En avril 2001, la création d'une zone de libre-échange regroupant 34 pays des Amériques ne semblait qu'une question de temps. Presque une formalité. Cinq ans plus tard, le projet apparaît moribond. Y a-t-il un médecin dans la salle ?
À toutes fins utiles, la mort clinique de la Zone de libre-échange des Amériques (ZLEA) a été constatée lors du quatrième Sommet des Amériques, tenu en Argentine en novembre dernier. La rencontre a permis de constater l'opposition farouche d'un groupe de cinq pays, comprenant notamment le Brésil, qui préféraient s'en remettre à l'Organisation mondiale du commerce (OMC) pour régler certaines questions épineuses. Ceux-là s'irritent tout particulièrement des généreuses subventions octroyées par les États-Unis et l'Europe à leur propre agriculture.
À écouter les propos aigres-doux échangés par certains chefs d'État en Argentine, on devinait que la rencontre ne s'apparentait guère à une balade dans un jardin de roses en galante compagnie, par une belle journée d'été, sous un ciel sans nuage. Le président du Venezuela, Hugo Chavez, a qualifié son homologue mexicain, Vicente Fox, de "chiot de l'empire". M. Fox n'a pas été en reste, déclarant que le président argentin, Nestor Kirchner, l'hôte du Sommet, "se souciait davantage de l'opinion publique que du succès de la rencontre". Et M. Kirchner n'a pas laissé l'affront impuni, en répliquant que, pour certains, "la bonne diplomatie est synonyme d'une attitude de soumission permanente".
Rien à voir avec la bonne humeur et l'optimisme qui régnaient au troisième Sommet des Amériques de Québec, en avril 2001. Trente-quatre pays s'étaient alors engagés à créer une Zone de libre-échange des Amériques, "au plus tard en janvier 2005". Emportés par l'enthousiasme, les participants avaient même assorti cette promesse d'une condition. Pour être admis dans la grande famille des Amériques, un pays devait être dirigé par un gouvernement démocratique. Cela excluait d'office le Cuba de Castro, mais pas nécessairement l'Haïti d'Aristide. Comprenne qui pourra. Et la déclaration finale se terminait par une phrase aussi grandiloquente que catégorique : "Nous nous engageons à faire de ce siècle le siècle des Amériques."
Le "minilatéral"
Que reste-t-il de ce bel enthousiasme, cinq ans plus tard ? Pour le sociologue Dorval Brunelle, directeur de l'Observatoire de la mondialisation, la ZLEA n'a guère de chance de renaître de ses cendres, malgré les tentatives récentes pour la réanimer. Selon lui, le projet a été victime d'une succession d'événements que personne n'avait vu venir en 2001. D'abord, une partie de l'Amérique du Sud a élu des gouvernements beaucoup plus méfiants à l'égard du libre-échange avec les États-Unis. Ensuite, les attentats du 11 septembre 2001 et la guerre en Irak ont détourné l'attention de l'administration Bush des projets de commerce panaméricain.

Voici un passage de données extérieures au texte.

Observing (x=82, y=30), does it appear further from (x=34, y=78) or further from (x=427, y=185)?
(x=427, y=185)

"L'élection au Brésil du président Lula da Silva, en octobre 2002, a porté un dur coup à la ZLEA, explique M. Brunelle. Contrairement à ce que l'on croit généralement, Lula n'est pas opposé au libre-échange pour des raisons idéologiques. Il veut un accord de libre-échange, mais sur le plan international. Pas seulement pour les Amériques. Mais l'opposant le plus farouche à la ZLEA demeure le président vénézuélien Hugo Chavez. M. Chavez s'est beaucoup radicalisé depuis la tentative de coup d'État contre lui, en 2002."

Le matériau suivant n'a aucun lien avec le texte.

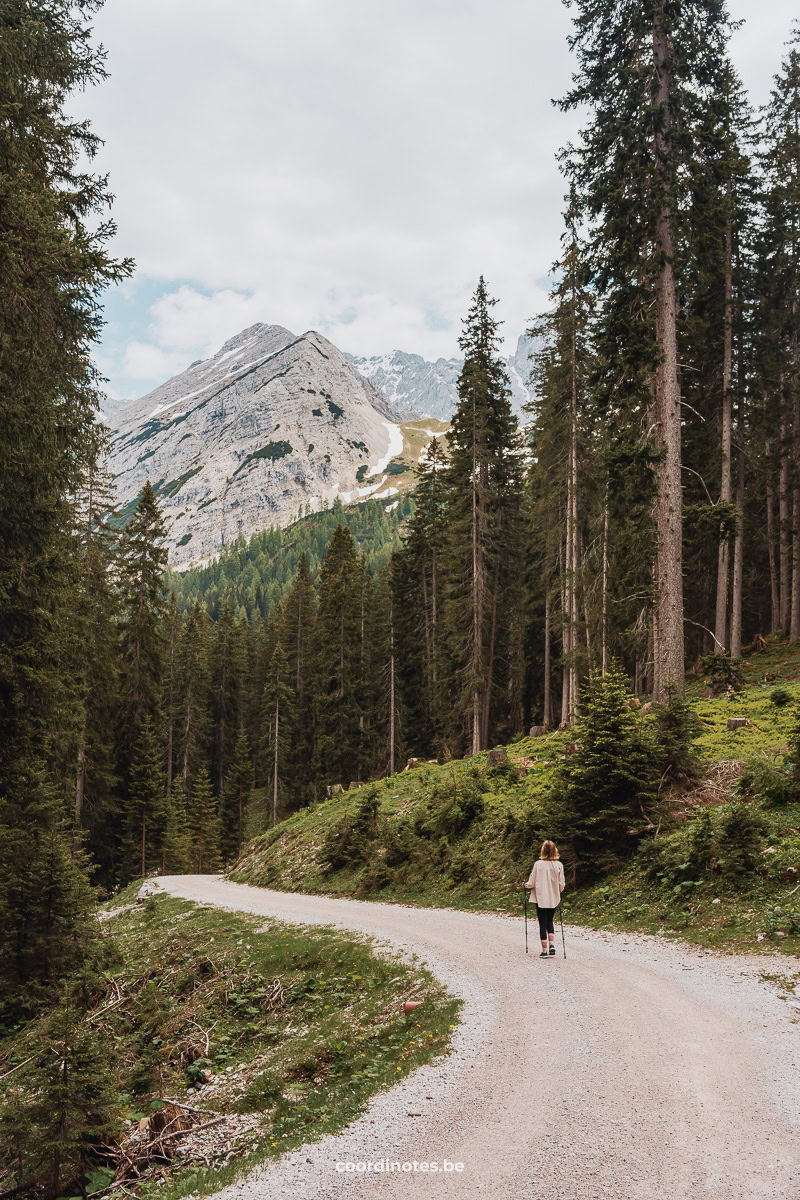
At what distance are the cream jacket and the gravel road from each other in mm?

À défaut de réaliser une ZLEA de l'Alaska à la Terre de Feu, les pays des Amériques se rabattent désormais sur des accords de libre-échange bilatéraux. "L'heure n'est plus au multilatéral, elle est au minilatéral", disent les cyniques. Évoquant les multiples obstacles qui se dressent maintenant sur la route d'une éventuelle Zone de libre-échange des Amériques, le sociologue Dorval Brunelle conclut par une boutade : "Quand on aime les choses complexes, on étudie le chinois ou alors la politique de l'Amérique latine."